>> START

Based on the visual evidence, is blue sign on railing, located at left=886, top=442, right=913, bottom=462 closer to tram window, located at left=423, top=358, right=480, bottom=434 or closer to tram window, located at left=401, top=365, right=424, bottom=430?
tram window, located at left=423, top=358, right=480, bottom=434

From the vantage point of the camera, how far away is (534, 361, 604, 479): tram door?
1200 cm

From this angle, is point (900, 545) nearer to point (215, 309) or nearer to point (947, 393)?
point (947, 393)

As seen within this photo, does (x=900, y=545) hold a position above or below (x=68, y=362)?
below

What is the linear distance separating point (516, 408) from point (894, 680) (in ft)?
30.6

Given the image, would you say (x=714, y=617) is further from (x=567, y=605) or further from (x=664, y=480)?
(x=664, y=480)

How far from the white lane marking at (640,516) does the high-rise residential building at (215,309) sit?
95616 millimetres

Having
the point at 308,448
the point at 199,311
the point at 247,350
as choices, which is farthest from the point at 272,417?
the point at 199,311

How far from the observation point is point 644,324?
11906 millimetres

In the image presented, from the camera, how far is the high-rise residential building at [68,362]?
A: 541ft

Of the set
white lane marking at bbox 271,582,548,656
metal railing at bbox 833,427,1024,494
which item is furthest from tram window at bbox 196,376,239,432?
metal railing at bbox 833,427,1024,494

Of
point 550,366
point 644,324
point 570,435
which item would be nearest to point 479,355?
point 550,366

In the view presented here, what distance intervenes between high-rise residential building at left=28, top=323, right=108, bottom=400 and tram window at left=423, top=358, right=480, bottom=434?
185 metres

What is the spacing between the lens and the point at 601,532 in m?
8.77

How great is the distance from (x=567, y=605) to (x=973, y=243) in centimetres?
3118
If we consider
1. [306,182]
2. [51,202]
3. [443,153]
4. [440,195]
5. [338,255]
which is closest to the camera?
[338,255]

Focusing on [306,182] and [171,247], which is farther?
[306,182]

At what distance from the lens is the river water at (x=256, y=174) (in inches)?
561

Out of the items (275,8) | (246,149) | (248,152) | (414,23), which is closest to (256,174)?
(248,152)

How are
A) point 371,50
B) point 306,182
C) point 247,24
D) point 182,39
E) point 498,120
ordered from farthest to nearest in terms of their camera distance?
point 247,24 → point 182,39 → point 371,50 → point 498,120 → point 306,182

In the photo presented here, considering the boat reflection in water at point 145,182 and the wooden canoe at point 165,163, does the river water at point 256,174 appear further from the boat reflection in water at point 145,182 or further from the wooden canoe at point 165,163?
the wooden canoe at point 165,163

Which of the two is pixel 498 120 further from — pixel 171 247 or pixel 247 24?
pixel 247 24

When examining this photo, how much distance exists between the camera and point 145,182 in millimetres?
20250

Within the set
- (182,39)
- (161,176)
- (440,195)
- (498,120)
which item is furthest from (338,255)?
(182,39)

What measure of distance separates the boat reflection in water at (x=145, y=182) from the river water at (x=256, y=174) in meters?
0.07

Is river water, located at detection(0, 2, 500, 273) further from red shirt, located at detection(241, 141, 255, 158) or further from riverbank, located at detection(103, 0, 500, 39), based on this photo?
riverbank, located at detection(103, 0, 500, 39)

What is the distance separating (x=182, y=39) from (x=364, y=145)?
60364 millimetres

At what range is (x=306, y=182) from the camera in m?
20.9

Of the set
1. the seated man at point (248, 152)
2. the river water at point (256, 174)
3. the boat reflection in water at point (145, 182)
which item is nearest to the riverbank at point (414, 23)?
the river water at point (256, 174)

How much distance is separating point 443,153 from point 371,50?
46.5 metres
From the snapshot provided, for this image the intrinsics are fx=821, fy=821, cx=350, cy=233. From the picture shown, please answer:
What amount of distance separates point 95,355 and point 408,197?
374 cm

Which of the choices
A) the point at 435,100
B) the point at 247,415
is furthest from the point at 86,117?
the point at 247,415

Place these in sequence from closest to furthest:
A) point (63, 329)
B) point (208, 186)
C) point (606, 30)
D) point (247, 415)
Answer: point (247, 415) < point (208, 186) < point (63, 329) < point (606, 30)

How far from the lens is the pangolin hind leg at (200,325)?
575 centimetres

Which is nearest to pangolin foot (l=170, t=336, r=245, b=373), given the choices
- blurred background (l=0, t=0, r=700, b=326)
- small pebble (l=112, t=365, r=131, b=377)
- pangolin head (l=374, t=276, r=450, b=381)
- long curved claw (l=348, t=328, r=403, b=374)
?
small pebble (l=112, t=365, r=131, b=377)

>> END

DIRECTION: Lay out everything in the listing above, from the line containing "At what range" down to the line containing "46.5 metres", as a Markdown table with the columns Row and Line. Skip blank lines.

RESULT:
| Row | Line |
|---|---|
| 1 | At what range is (x=306, y=182) from the camera in m? |
| 2 | 20.9 |
| 3 | Of the set |
| 4 | 1. the seated man at point (248, 152) |
| 5 | 2. the river water at point (256, 174) |
| 6 | 3. the boat reflection in water at point (145, 182) |
| 7 | which item is nearest to the riverbank at point (414, 23)? |
| 8 | the river water at point (256, 174) |
| 9 | How much distance is separating point 443,153 from point 371,50? |
| 10 | 46.5 metres |